刚刚她也提到,外婆前些年身体不好,常年在疗养院。

黎数便问道:“你外婆的身体现在怎么样了?”

陆嵬望了黎数一眼,想了想要怎么措辞。

黎数刚刚的话她全都听进去了。

于是陆嵬想了想,说道:“术后的预后情况算是不错,已经达到了临床治愈的程度,长期有效控制的话,不会太影响生存期。”

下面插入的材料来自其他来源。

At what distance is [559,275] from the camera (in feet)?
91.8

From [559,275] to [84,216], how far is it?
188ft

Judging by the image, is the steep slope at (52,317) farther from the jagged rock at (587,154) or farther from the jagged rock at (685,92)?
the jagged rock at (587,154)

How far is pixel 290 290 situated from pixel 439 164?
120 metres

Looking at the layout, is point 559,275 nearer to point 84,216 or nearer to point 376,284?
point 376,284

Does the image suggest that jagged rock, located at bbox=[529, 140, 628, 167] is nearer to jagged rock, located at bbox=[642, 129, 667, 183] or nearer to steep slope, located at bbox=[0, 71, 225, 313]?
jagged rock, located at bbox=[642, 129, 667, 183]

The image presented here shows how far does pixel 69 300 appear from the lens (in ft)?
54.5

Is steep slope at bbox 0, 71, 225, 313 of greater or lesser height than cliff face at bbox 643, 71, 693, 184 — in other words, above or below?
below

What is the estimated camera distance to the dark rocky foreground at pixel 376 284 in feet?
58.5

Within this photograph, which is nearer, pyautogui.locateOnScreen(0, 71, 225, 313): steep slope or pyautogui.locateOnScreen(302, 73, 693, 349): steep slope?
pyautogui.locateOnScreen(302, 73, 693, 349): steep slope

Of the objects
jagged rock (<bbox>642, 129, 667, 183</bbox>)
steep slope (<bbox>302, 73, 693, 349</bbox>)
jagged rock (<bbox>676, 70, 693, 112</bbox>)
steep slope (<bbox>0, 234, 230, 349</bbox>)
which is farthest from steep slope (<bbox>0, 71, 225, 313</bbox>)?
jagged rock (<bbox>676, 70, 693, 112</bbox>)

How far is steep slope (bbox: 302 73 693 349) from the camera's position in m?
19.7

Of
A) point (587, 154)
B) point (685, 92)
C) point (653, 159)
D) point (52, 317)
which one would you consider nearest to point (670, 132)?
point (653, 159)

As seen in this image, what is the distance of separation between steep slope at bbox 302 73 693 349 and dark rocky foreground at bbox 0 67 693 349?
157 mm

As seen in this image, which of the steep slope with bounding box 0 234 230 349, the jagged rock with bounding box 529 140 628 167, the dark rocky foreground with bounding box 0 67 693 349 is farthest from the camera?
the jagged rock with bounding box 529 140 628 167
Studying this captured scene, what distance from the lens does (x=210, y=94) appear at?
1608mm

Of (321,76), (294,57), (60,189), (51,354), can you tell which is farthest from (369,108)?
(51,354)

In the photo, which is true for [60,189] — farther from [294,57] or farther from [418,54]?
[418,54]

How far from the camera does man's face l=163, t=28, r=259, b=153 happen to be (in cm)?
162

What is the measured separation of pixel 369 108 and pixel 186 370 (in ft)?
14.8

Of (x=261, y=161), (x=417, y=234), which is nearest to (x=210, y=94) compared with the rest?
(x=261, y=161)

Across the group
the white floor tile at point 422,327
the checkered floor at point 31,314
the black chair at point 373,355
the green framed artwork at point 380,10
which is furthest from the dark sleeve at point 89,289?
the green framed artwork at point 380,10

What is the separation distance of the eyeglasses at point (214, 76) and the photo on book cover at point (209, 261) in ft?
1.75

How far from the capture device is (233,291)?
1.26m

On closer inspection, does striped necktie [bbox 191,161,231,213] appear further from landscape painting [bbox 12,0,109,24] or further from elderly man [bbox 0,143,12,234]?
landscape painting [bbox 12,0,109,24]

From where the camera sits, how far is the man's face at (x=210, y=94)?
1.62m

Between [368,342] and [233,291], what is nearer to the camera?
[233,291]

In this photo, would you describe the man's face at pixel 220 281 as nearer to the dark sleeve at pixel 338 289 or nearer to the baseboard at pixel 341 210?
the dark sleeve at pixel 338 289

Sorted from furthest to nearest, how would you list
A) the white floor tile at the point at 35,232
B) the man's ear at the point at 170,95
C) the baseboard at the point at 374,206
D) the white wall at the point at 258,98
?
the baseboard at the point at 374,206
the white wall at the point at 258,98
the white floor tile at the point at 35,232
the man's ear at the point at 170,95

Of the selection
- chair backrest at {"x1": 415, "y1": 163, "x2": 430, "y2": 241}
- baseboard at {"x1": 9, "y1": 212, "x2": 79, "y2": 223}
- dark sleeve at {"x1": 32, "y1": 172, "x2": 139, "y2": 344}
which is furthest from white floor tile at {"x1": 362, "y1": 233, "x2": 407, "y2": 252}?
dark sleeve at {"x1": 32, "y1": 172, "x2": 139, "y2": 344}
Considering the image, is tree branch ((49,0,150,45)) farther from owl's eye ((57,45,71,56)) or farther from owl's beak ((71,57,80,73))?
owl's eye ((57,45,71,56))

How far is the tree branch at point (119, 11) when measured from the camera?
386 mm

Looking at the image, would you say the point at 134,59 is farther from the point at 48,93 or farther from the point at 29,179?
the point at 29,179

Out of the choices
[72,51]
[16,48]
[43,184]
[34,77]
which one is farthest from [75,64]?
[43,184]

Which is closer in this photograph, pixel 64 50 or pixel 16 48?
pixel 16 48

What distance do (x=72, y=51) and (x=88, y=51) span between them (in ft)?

黎数呼吸倏的一停,犹豫了下还是问:“是生了什么病吗?”

陆嵬看得出黎数问的小心翼翼,有种生怕越界问多的模样。

陆嵬的心脏像是一块被拧紧的抹布,被绞紧,收缩,酸痛难当,最后却只是点了点头,带着鼻音的语气说:“白血病,”

她目光极其隐蔽的划过陆嵬的手腕。

她还戴着那条有点脱皮的表带,表带不算宽,但刚好可以遮住那条疤痕。

黎数只觉得万幸,还好陆嵬的外婆痊愈了。

没再就这个话题继续下去,黎数也没提拜访的事情,身份也时机都不合适,也说不出口。

“把眼睛敷一下吧。”黎数说:“应该快到地方了。”

陆嵬喝了几口就没再喝了,情绪经过比较大的起伏后,她这会反而有些迟钝,几乎是黎数说一句,她动一下。

她的眼睛有点红肿,自己都能感受到的灼热赤痛。

黎数用毛巾裹了冰块,陆嵬一手按着,一手却挽着她的胳膊,不肯让她离开。

陆嵬说:“你别走,我没安全感,我现在敷着冰,看不到东西我害怕。”

黎数嘴上答应:“好。”

心里觉得陆嵬这两年变化实在是有点太大。